» **Given records**:
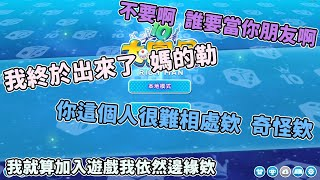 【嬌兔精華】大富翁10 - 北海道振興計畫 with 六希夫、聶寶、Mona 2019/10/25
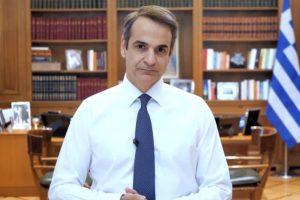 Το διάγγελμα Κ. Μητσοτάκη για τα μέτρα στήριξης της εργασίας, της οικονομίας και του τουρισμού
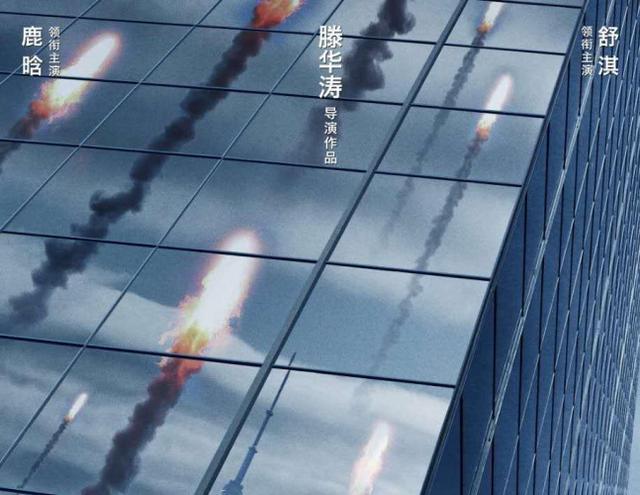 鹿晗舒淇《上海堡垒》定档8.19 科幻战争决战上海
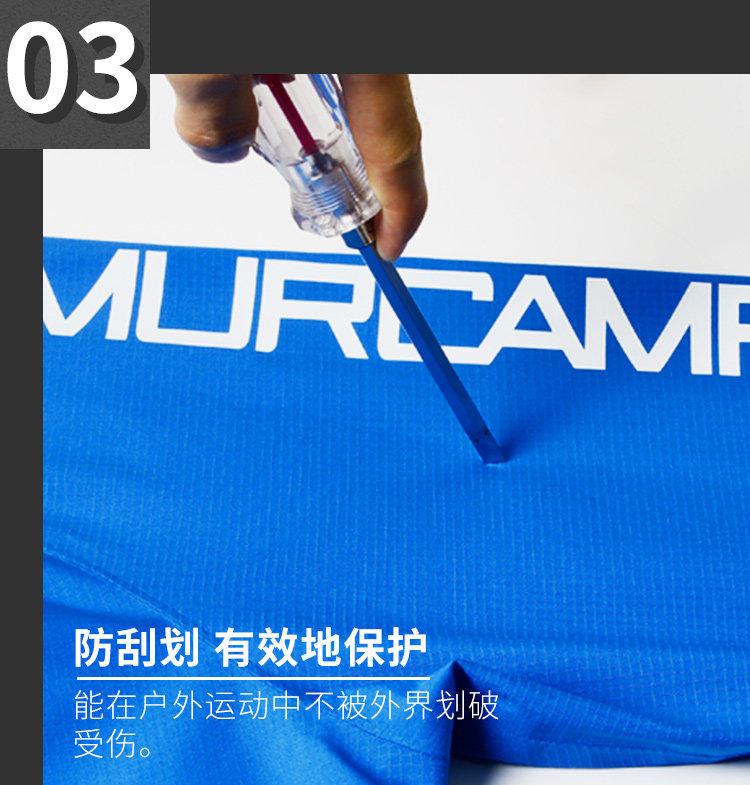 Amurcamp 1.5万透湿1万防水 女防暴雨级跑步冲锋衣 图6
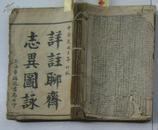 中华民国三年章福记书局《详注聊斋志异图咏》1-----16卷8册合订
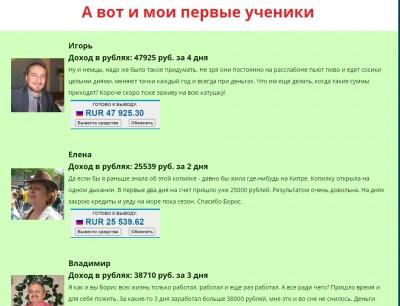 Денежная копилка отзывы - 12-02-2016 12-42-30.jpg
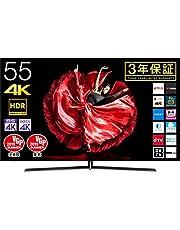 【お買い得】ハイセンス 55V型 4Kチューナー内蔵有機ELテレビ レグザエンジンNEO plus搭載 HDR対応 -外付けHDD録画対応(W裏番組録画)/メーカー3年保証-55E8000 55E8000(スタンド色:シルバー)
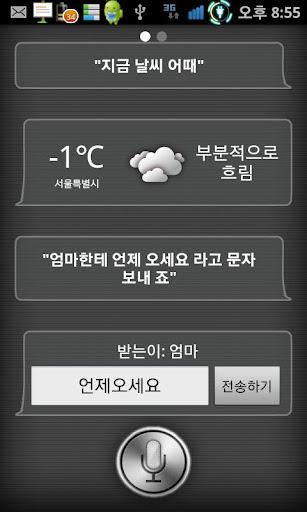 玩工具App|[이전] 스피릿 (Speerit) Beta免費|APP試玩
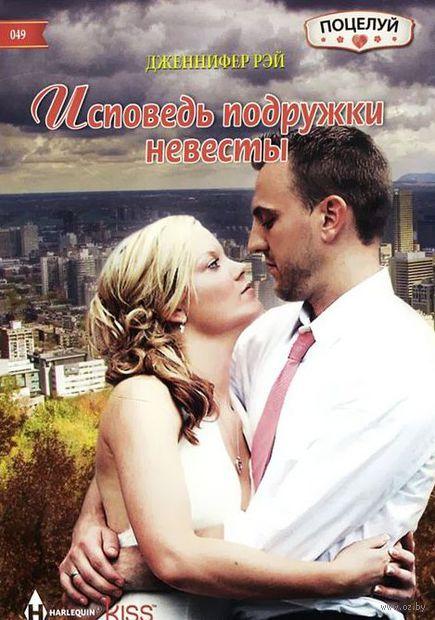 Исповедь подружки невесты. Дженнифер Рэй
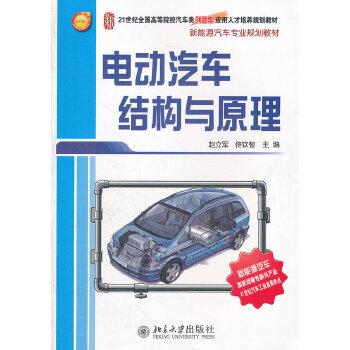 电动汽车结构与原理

--

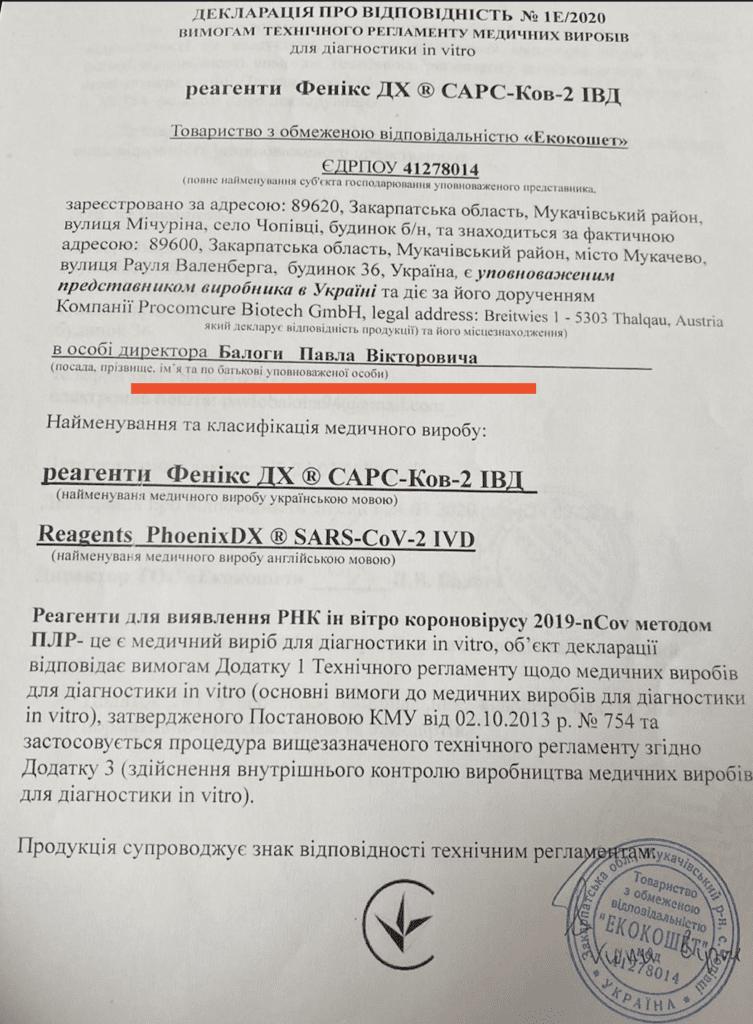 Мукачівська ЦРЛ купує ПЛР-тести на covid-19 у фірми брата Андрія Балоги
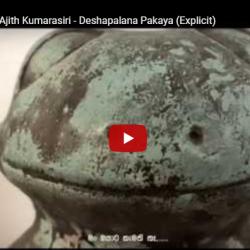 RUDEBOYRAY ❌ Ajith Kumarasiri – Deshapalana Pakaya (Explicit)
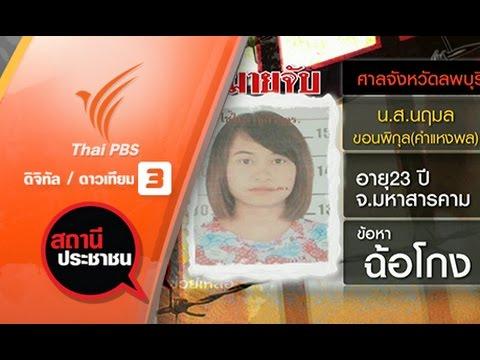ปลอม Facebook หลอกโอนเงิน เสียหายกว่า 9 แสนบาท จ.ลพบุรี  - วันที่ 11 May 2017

» **Assignment**: Between and including the line with "中华民国三年章福记书局《详注聊斋志异图咏》1-----16卷8册合订" and the line with "Исповедь подружки невесты. Дженнифер Рэй", repeat every line exactly as it appears above, with pictures left out.

» **Solution for this problem**:
 中华民国三年章福记书局《详注聊斋志异图咏》1-----16卷8册合订
 Денежная копилка отзывы - 12-02-2016 12-42-30.jpg
 【お買い得】ハイセンス 55V型 4Kチューナー内蔵有機ELテレビ レグザエンジンNEO plus搭載 HDR対応 -外付けHDD録画対応(W裏番組録画)/メーカー3年保証-55E8000 55E8000(スタンド色:シルバー)
 玩工具App|[이전] 스피릿 (Speerit) Beta免費|APP試玩
 Исповедь подружки невесты. Дженнифер Рэй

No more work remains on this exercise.